Reelfoot Lake currently covers 15,000 acres, with a maximum depth of 18 ft and an average depth of 5.5 ft. It is the only large natural lake in Tennessee. Lake County, Tennessee, in which it is located, was named for it. Until 2003, Reelfoot was the world's only legal commercial fishery for crappie, a species of sunfish. It was served in restaurants near the shore. The area is popular for recreational boating, fishing, and waterfowl hunting.

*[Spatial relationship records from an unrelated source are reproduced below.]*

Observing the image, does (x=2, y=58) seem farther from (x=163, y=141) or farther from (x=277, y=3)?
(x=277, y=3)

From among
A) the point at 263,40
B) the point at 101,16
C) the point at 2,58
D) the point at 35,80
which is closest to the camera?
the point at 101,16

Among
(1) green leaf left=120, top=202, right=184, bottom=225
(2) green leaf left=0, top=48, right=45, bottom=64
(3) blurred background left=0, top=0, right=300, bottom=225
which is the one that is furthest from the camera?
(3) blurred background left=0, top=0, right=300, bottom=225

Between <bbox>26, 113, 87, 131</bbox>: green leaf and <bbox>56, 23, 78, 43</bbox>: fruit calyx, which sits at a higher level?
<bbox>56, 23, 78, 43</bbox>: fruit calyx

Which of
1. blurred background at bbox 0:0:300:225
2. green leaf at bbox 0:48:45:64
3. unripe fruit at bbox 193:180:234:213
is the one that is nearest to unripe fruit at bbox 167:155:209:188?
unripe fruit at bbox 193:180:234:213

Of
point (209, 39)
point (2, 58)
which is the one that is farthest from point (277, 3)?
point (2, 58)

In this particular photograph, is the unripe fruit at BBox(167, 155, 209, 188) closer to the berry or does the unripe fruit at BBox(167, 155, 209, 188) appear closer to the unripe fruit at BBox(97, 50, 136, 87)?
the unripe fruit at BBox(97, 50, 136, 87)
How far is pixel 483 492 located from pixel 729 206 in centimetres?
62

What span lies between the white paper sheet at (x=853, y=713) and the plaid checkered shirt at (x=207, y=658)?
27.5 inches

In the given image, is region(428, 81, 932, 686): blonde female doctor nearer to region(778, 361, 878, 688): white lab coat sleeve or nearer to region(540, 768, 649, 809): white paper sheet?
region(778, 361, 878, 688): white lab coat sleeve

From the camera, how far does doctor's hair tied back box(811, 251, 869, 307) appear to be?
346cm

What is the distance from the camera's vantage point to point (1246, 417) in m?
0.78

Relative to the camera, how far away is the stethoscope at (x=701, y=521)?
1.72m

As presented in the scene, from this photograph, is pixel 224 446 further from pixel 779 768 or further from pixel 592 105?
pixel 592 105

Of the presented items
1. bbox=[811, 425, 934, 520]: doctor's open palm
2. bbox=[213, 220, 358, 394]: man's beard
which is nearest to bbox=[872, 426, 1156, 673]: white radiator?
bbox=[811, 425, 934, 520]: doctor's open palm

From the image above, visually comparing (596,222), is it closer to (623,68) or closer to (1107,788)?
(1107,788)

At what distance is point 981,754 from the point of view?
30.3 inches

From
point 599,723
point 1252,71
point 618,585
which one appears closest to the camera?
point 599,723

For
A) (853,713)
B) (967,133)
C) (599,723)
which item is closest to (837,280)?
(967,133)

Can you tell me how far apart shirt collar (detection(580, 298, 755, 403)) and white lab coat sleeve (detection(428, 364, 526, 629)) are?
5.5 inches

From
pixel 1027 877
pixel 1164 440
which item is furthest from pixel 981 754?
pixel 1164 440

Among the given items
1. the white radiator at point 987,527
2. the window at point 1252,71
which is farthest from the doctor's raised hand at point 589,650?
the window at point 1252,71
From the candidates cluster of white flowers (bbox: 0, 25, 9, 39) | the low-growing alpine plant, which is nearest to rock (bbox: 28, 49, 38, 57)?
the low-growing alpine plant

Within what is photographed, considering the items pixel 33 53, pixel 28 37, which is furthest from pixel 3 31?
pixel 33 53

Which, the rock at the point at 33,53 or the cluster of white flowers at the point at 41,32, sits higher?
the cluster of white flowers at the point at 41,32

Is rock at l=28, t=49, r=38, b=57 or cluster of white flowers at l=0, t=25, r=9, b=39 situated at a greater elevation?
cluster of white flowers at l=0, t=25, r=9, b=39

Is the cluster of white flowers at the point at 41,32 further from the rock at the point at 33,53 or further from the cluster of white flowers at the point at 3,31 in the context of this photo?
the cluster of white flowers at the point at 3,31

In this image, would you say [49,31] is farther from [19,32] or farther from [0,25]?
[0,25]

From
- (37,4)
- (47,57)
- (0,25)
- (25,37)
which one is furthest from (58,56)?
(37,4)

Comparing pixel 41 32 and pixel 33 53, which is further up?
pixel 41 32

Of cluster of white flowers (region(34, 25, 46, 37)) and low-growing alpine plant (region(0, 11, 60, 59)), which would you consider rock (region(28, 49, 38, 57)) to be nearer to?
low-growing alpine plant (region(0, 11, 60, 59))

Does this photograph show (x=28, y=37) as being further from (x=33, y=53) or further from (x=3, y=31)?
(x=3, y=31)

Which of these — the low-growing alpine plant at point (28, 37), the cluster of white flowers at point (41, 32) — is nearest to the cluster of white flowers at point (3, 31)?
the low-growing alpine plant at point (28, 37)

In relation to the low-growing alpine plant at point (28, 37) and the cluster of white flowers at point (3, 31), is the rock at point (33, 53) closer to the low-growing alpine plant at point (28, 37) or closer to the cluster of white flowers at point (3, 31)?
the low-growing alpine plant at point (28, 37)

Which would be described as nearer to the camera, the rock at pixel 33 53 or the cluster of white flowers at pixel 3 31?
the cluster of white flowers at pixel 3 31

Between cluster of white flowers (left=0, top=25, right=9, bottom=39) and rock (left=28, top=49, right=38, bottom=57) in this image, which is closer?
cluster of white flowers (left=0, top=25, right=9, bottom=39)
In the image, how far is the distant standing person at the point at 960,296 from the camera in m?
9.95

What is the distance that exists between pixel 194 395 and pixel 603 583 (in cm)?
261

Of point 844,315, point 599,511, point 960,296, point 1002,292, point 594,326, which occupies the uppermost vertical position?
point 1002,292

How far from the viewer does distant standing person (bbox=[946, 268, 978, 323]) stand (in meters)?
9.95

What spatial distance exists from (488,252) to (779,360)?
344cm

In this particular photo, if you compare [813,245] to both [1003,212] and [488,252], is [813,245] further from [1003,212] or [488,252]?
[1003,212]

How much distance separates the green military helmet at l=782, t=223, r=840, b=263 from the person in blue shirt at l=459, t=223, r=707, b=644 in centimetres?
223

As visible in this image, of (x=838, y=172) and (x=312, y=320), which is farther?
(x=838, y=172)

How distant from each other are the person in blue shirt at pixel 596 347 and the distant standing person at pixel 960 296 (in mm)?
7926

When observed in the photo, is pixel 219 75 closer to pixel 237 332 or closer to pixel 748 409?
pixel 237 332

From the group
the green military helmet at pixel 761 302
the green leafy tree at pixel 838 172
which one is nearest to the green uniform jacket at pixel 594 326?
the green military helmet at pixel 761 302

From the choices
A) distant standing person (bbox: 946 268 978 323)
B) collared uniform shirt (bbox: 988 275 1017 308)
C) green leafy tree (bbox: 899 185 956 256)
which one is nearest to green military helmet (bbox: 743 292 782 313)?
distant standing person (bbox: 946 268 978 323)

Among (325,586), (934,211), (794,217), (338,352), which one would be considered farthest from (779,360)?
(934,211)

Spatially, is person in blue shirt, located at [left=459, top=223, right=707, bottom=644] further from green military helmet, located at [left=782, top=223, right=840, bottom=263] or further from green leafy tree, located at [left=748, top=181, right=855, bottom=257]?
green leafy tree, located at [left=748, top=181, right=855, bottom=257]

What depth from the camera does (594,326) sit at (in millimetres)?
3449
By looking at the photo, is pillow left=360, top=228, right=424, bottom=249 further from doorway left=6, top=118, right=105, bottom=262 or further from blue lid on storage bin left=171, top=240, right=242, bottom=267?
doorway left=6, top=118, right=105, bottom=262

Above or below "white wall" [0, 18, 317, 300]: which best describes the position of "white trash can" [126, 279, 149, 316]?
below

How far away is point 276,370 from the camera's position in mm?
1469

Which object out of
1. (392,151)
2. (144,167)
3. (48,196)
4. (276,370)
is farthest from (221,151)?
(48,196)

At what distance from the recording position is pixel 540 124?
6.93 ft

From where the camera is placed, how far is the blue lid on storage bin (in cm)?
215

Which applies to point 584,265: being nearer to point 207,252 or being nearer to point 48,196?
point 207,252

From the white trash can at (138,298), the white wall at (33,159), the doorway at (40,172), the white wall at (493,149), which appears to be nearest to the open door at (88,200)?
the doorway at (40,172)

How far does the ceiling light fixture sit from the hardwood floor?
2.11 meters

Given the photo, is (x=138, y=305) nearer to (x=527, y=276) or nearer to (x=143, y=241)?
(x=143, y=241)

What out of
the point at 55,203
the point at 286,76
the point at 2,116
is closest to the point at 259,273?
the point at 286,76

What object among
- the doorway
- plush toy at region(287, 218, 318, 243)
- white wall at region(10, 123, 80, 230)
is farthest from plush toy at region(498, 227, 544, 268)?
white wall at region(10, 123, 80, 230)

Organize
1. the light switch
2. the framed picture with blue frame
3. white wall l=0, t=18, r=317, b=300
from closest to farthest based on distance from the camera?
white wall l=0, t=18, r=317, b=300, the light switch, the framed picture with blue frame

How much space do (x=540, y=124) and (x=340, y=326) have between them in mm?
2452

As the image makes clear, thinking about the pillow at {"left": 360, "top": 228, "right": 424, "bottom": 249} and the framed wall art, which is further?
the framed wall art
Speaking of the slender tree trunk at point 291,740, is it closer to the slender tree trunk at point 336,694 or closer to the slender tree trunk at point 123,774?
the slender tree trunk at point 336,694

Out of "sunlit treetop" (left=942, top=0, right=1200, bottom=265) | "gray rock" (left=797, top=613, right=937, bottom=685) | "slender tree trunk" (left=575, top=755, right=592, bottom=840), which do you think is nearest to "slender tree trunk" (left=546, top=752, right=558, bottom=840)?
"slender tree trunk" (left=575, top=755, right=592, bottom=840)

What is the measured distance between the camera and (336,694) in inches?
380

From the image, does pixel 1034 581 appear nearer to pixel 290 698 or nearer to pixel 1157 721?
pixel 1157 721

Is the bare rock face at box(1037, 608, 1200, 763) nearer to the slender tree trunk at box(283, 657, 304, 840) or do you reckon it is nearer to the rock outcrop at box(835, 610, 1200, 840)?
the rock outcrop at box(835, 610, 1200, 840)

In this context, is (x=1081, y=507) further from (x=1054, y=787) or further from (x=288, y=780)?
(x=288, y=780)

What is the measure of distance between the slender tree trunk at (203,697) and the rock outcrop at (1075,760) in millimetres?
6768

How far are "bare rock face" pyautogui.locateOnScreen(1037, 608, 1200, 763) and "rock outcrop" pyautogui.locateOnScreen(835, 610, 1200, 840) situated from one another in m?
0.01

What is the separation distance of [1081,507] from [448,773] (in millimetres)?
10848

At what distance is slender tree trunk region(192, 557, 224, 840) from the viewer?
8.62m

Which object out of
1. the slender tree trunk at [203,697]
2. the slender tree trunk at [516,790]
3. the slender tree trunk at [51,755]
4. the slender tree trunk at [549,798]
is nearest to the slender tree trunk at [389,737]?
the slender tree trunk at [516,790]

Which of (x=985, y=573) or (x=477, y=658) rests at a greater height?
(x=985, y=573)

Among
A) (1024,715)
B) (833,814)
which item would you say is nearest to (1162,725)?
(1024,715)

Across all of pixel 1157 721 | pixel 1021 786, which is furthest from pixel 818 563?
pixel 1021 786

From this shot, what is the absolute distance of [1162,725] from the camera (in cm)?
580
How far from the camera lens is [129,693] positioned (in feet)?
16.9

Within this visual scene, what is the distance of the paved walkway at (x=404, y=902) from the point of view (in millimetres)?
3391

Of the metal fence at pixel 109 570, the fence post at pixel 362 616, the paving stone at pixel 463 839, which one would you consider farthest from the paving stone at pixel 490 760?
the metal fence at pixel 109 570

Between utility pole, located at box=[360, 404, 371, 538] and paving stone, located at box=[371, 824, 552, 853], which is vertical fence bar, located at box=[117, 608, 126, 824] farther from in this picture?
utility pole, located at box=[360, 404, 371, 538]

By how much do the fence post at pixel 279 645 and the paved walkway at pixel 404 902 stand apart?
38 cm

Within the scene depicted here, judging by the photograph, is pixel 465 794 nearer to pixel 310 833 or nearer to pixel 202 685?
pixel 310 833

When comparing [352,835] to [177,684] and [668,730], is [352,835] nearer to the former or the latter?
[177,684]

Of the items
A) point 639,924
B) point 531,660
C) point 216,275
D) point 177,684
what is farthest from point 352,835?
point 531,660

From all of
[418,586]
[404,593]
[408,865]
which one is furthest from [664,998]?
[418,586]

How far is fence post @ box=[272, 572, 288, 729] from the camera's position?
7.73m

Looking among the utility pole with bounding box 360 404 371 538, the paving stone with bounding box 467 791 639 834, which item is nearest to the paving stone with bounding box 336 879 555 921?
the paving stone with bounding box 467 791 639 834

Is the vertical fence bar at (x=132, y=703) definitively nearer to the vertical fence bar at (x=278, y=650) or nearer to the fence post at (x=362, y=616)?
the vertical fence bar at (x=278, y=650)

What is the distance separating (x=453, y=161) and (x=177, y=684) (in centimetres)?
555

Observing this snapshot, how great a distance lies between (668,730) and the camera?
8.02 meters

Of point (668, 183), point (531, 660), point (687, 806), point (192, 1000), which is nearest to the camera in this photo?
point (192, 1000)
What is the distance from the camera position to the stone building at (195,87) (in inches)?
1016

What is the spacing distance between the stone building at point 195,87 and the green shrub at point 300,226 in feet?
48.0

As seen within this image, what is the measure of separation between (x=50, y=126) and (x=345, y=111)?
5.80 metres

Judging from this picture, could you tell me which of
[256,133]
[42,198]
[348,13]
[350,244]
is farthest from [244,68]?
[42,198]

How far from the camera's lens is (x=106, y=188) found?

Since 1930, water levels in the lake have been regulated by the construction and operation of a spillway at the southern end, where the Running Reelfoot Bayou flows out of it. This structure was controversial when first built. In 1939 local residents attempted to blow it up, unsuccessfully.

In the early 21st century, the 80-year-old spillway was regarded as obsolete by both the United States Fish and Wildlife Service and the United States Army Corps of Engineers. They planned to replace it. A new spillway was completed in 2013 and became operational. This has helped regulate water levels and by doing so, helped the overall health of the lake and its species.

The town of Samburg, Tennessee, is the only incorporated municipality on the lake's shores.

The story of the formation of Reelfoot Lake is told through an earthquake simulator program at Discovery Park of America, a museum 14 miles from the lake in Union City, Tennessee.

==Representation in other media==
Reelfoot Lake was a filming site for three movie productions: the 1957 drama Raintree County, the 1967 Oscar-winner In the Heat of the Night, and 1998's U.S. Marshals.